Book review: The Willpower Instinct: How Self-Control Works, Why It Matters, and What You Can Do To Get More of It, by Kelly McGonigal.
This book starts out seeming to belabor ideas that seem obvious to me, but before too long it offers counterintuitive approaches that I ought to try.
The approach that I find hardest to reconcile with my intuition is that self-forgiveness over giving into temptations helps increase willpower, while feeling guilt or shame about having failed reduces willpower, so what seems like an incentive to avoid temptation is likely to reduce our ability to resist the temptation.
Another important but counterintuitive claim is that trying to suppress thoughts about a temptation (e.g. candy) makes it harder to resist the temptation. Whereas accepting that part of my mind wants candy (while remembering that I ought to follow a rule of eating less candy) makes it easier for me to resist the candy.
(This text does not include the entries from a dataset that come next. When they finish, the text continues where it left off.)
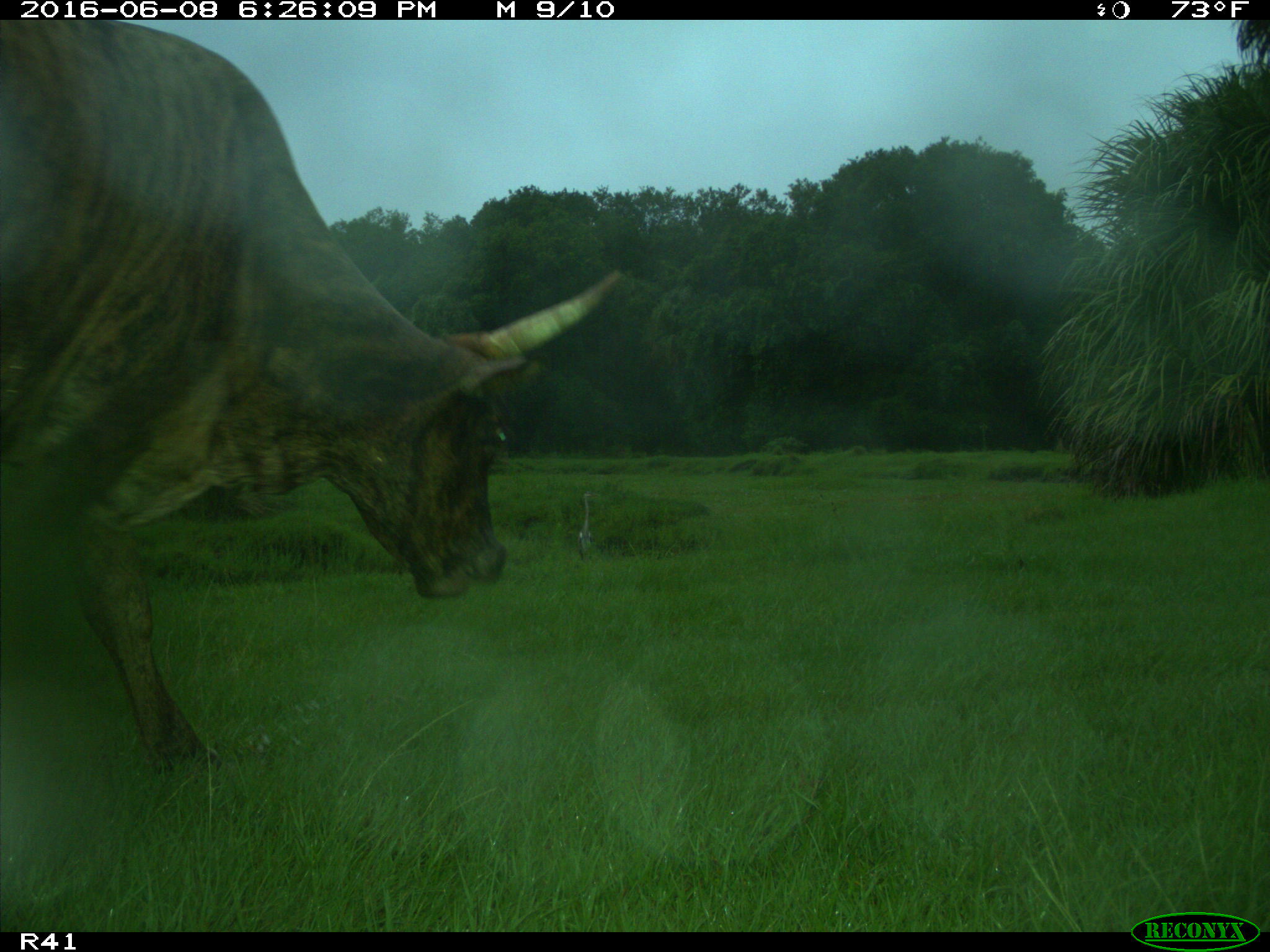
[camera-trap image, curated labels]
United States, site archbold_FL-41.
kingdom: Animalia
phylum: Chordata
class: Mammalia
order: Artiodactyla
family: Bovidae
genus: Bos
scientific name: Bos taurus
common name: domestic cow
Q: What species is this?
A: Bos taurus (domestic cow).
A careless author could have failed to convince me this is plausible. But McGonigal points out the similarities to trying to follow an instruction to not think of white bears – how could I suppress thoughts of white bears of some part of my mind didn’t activate a concept of white bears to monitor my compliance with the instruction? Can I think of candy without attracting the attention of the candy-liking parts of my mind?
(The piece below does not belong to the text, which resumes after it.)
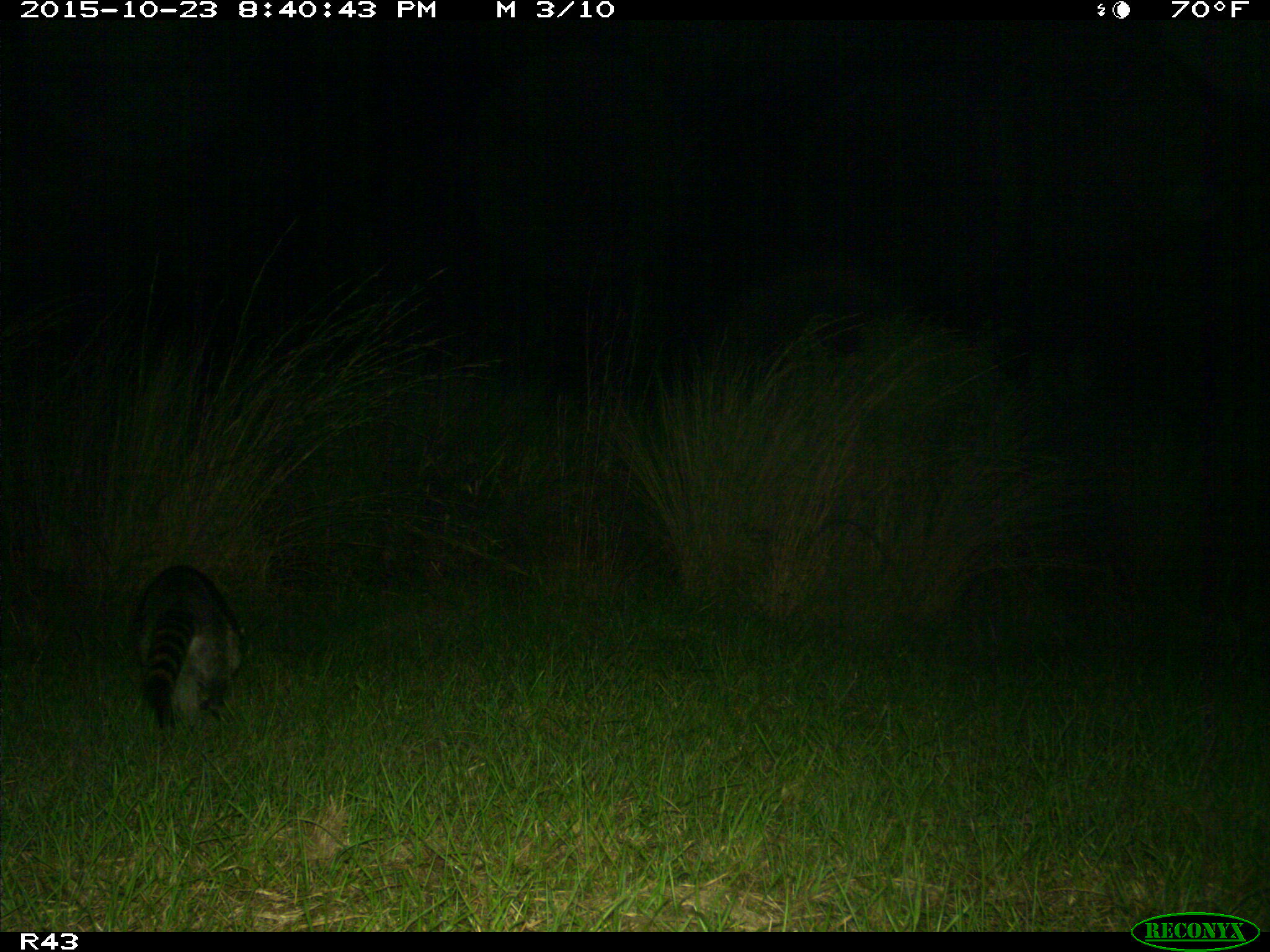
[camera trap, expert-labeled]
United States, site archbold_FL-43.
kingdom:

As a result of reading the book, I have started paying attention to whether the pleasure I feel when playing computer games lives up to the anticipation I feel when I’m tempted to start one. I haven’t been surprised to observe that I sometimes feel no pleasure after starting the game. But it now seems easier to remember those times of pleasureless playing, and I expect that is weakening my anticipation or rewards.